■ WORK TO BE COMPLETED: Starting at the line that contains "According to what is shown" and running through the end of the rows below, can you format those lines as a Markdown table with the columns No. and Line, numbering each line and leaving out blank lines?

** start **

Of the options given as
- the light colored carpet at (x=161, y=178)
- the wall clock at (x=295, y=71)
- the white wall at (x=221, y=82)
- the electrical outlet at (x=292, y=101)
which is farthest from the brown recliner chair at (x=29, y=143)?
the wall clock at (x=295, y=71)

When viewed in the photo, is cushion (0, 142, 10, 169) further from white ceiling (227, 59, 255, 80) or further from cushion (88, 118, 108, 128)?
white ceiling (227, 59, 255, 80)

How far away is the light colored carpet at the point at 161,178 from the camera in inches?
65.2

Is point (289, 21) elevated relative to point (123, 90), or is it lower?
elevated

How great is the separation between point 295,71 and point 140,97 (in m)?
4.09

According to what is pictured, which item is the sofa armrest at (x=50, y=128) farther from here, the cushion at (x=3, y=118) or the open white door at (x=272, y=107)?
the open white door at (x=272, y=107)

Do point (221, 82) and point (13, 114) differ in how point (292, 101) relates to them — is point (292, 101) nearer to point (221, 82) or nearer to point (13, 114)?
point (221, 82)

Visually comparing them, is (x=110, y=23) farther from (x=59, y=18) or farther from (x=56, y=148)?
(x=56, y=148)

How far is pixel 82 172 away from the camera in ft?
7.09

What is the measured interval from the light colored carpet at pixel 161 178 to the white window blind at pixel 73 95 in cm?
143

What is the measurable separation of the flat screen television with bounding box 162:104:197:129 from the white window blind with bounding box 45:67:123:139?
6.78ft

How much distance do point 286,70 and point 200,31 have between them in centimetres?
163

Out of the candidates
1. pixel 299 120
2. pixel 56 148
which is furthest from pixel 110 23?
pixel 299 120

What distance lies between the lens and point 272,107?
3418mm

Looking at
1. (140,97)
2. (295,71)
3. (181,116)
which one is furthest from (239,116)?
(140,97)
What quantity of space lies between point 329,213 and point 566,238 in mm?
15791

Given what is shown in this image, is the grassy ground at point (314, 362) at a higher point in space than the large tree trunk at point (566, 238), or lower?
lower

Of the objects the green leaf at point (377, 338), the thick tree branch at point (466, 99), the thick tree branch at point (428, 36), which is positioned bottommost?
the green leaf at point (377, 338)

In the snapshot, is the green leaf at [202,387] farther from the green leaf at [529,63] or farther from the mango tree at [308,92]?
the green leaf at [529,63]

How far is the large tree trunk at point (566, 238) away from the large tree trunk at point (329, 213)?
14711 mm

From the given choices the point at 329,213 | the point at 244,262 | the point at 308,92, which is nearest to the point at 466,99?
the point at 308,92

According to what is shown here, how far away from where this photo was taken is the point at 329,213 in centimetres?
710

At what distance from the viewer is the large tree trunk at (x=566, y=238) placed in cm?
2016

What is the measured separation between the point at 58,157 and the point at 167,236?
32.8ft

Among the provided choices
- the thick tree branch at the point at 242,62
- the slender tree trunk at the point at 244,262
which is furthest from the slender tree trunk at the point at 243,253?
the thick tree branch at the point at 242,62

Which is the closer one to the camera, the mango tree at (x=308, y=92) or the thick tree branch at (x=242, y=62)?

** end **

■ REPLY:
| No. | Line |
|---|---|
| 1 | According to what is shown here, how far away from where this photo was taken is the point at 329,213 in centimetres? |
| 2 | 710 |
| 3 | At what distance from the viewer is the large tree trunk at (x=566, y=238) placed in cm? |
| 4 | 2016 |
| 5 | What is the measured separation between the point at 58,157 and the point at 167,236? |
| 6 | 32.8ft |
| 7 | Among the provided choices |
| 8 | - the thick tree branch at the point at 242,62 |
| 9 | - the slender tree trunk at the point at 244,262 |
| 10 | which is furthest from the slender tree trunk at the point at 243,253? |
| 11 | the thick tree branch at the point at 242,62 |
| 12 | Which is the closer one to the camera, the mango tree at (x=308, y=92) or the thick tree branch at (x=242, y=62)? |